Data extracted from a collection:
####

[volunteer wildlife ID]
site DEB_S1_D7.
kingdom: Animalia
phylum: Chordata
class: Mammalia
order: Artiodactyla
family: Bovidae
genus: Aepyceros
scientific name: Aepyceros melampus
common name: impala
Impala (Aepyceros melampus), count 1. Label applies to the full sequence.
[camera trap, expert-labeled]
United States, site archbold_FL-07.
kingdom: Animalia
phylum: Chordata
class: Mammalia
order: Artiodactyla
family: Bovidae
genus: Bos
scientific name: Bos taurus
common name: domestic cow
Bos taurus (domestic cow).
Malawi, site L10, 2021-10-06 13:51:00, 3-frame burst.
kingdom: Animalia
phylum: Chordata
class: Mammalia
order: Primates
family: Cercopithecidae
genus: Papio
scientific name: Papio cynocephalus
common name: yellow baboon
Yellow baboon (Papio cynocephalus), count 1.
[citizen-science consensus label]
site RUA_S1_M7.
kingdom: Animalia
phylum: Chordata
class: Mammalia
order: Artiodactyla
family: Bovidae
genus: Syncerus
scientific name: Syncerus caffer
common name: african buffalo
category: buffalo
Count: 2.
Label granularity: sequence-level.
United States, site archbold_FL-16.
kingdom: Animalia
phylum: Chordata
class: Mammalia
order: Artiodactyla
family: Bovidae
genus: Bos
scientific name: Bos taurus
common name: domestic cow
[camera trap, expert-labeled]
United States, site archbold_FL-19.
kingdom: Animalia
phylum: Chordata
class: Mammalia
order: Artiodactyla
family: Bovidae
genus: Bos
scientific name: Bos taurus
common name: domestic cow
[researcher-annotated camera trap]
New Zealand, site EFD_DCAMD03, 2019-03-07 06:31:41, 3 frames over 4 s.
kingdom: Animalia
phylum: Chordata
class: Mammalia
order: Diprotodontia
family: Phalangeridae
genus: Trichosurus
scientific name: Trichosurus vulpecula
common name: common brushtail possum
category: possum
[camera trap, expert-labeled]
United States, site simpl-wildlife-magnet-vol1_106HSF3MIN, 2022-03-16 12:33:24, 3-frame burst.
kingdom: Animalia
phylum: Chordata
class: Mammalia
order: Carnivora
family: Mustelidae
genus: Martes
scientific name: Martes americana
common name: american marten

####

■ **Problem statement**
Every entry, from top to bottom, should be repeated word for word.

■ **Solution for this exercise**
[volunteer wildlife ID]
site DEB_S1_D7.
kingdom: Animalia
phylum: Chordata
class: Mammalia
order: Artiodactyla
family: Bovidae
genus: Aepyceros
scientific name: Aepyceros melampus
common name: impala
Impala (Aepyceros melampus), count 1. Label applies to the full sequence.
[camera trap, expert-labeled]
United States, site archbold_FL-07.
kingdom: Animalia
phylum: Chordata
class: Mammalia
order: Artiodactyla
family: Bovidae
genus: Bos
scientific name: Bos taurus
common name: domestic cow
Bos taurus (domestic cow).
Malawi, site L10, 2021-10-06 13:51:00, 3-frame burst.
kingdom: Animalia
phylum: Chordata
class: Mammalia
order: Primates
family: Cercopithecidae
genus: Papio
scientific name: Papio cynocephalus
common name: yellow baboon
Yellow baboon (Papio cynocephalus), count 1.
[citizen-science consensus label]
site RUA_S1_M7.
kingdom: Animalia
phylum: Chordata
class: Mammalia
order: Artiodactyla
family: Bovidae
genus: Syncerus
scientific name: Syncerus caffer
common name: african buffalo
category: buffalo
Count: 2.
Label granularity: sequence-level.
United States, site archbold_FL-16.
kingdom: Animalia
phylum: Chordata
class: Mammalia
order: Artiodactyla
family: Bovidae
genus: Bos
scientific name: Bos taurus
common name: domestic cow
[camera trap, expert-labeled]
United States, site archbold_FL-19.
kingdom: Animalia
phylum: Chordata
class: Mammalia
order: Artiodactyla
family: Bovidae
genus: Bos
scientific name: Bos taurus
common name: domestic cow
[researcher-annotated camera trap]
New Zealand, site EFD_DCAMD03, 2019-03-07 06:31:41, 3 frames over 4 s.
kingdom: Animalia
phylum: Chordata
class: Mammalia
order: Diprotodontia
family: Phalangeridae
genus: Trichosurus
scientific name: Trichosurus vulpecula
common name: common brushtail possum
category: possum
[camera trap, expert-labeled]
United States, site simpl-wildlife-magnet-vol1_106HSF3MIN, 2022-03-16 12:33:24, 3-frame burst.
kingdom: Animalia
phylum: Chordata
class: Mammalia
order: Carnivora
family: Mustelidae
genus: Martes
scientific name: Martes americana
common name: american marten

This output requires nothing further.